En matière de course à pied, l’humanité a mis deux millénaires à gagner quatre cents mètres. Ceux qui séparent les très codifiés 42,195 kilomètres du marathon olympique des 41,8 kilomètres parcourus, paraît-il, au 5e siècle avant notre ère par le messager nommé Philippidès (ou Euclès selon certains) venu annoncer aux Athéniens leur victoire contre les Perses à Marathon : « Nous avons gagné ! », s’exclama-t-il avant de s’écrouler, épuisé à en mourir.

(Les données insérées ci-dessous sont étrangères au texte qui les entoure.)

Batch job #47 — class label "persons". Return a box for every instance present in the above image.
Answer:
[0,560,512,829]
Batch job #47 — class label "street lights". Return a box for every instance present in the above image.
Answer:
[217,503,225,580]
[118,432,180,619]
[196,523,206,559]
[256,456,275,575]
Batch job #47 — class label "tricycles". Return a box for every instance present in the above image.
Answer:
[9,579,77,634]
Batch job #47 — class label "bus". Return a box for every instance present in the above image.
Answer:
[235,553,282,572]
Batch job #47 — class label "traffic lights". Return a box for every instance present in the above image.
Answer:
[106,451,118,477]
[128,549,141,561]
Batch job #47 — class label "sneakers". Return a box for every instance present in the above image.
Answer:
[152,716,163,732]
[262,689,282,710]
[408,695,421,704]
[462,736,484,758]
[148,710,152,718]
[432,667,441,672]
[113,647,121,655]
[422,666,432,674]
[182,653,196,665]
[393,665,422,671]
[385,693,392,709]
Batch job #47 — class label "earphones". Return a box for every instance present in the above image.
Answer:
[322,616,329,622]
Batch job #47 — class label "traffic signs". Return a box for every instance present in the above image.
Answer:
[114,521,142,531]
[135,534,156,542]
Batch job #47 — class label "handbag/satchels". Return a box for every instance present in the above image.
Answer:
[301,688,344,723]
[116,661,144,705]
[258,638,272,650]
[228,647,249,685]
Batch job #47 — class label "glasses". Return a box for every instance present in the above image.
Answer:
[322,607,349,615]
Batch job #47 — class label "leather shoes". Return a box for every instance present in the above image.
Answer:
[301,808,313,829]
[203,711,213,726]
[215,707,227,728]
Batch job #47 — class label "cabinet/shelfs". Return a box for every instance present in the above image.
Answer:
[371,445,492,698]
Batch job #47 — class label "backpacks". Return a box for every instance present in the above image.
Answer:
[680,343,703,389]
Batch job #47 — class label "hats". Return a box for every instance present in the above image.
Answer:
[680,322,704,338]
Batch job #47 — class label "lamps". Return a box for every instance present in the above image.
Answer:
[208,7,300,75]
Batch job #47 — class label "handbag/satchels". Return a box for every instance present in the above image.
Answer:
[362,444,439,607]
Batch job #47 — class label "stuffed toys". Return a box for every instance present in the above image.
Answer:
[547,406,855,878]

Italienne de passeport, Française d’adoption et helléniste de formation, Andrea Marcolongo s’est frottée à ce mythe grec en s’entraînant, des mois durant, pour courir un marathon à Marathon – d’une certaine manière, juge-t-elle, « l’expérience la plus “grecque” » d’une carrière déjà riche de plusieurs ouvrages sur cette « langue géniale ».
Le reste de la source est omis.